Questions on the material:
1. Copy out every sentence in Citty's post in the forum thread about cancer spreading after surgery that contains the exact word "spread". Do not count "spreading".
2. Carry on the forum thread about cancer spreading after surgery, starting right after its last line.

Supplied passage:
◇ ◇ ◇ ◇ ◇
Re: Spread of cancer due to surgery?

Thank you so much, Citty, for your very sensible comments on the article - that's really helpful. I find it particularly easy to put the fear of god into myself in the run-up to a full moon! Smiley LOL

Citty
Member

Re: Spread of cancer due to surgery?

This is what I think. The particular study mentioned in the link was conducted on mice so may not be able to be extrapolated to humans (I am able to access the full paper). It doesn't conclude that surgery will/does cause spread, only that the researchers might have found a mechanism by which cancer cells that have already spread might become active.  It does say "The new research contradicts the idea that surgeons might be releasing cancerous cells that then travel to other parts of the body." and "there is so much tissue removed surrounding the tumor that it isn’t really feasible for the operation to be spreading cancerous cells."  The comment in the article that it's not the tumour in the breast that kills you, it's the distant spread is true. Untreated breast cancer will spread locally and to other parts of the body. There will always be examples of people who say they've been cured without conventional treatment, but there are also a heck of a lot more folk out there who have been cured conventionally!  Good luck with your treatment rose_wilts.
◇ ◇ ◇ ◇ ◇
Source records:
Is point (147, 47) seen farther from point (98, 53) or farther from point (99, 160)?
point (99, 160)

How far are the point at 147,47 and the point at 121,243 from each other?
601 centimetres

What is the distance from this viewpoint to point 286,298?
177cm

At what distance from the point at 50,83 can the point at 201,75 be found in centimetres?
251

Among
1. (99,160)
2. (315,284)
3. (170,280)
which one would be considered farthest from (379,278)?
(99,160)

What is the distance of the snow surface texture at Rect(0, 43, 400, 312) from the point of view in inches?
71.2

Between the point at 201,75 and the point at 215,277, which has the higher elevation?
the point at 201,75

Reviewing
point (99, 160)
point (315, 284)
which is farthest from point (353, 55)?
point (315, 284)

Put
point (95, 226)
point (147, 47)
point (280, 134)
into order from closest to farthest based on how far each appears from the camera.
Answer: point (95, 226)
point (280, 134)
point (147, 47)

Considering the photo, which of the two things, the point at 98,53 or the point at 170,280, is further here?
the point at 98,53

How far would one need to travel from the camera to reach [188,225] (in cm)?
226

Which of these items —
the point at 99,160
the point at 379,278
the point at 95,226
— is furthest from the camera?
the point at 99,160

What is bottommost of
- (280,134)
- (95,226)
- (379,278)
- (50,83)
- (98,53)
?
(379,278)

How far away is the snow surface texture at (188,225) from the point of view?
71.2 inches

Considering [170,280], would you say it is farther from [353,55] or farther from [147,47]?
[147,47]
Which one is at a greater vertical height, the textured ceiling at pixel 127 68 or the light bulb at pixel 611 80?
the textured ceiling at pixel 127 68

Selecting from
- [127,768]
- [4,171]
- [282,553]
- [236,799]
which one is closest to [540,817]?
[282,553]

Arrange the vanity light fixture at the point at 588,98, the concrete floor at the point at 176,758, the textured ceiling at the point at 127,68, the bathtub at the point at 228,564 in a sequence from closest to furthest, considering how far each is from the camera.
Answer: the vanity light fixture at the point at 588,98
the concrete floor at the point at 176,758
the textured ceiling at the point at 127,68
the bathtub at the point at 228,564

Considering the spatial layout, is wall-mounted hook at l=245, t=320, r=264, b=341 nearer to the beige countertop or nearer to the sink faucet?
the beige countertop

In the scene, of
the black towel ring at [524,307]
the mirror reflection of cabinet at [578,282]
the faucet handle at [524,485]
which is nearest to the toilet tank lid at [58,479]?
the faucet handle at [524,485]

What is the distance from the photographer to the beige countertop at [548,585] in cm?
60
◇ ◇ ◇ ◇ ◇
Answers per task:
1.
- It doesn't conclude that surgery will/does cause spread, only that the researchers might have found a mechanism by which cancer cells that have already spread might become active.
- The comment in the article that it's not the tumour in the breast that kills you, it's the distant spread is true.
- Untreated breast cancer will spread locally and to other parts of the body.

2.
rose_wilts
Member

Spread of cancer due to surgery?

I was recently diagnosed with cancer and am going to be having a double mastectomy next month. I was just wondering whether anyone had an information about some research that was publicised this April, which seems to indicate a link between having surgery and getting metastases - see, for example, http://www.wbur.org/commonhealth/2018/04/11/breast-cancer-surgery-spread. To quote:

 

“The post-surgical wound-healing response somehow releases already disseminated cells, cells that have already spread to distant sites in the body, releasing them from the constraints that have previously prevented them from growing actively,” says professor Robert Weinberg, the new study’s senior author.

 

If anyone has any thoughts about/update on this, I'd be very interested to know.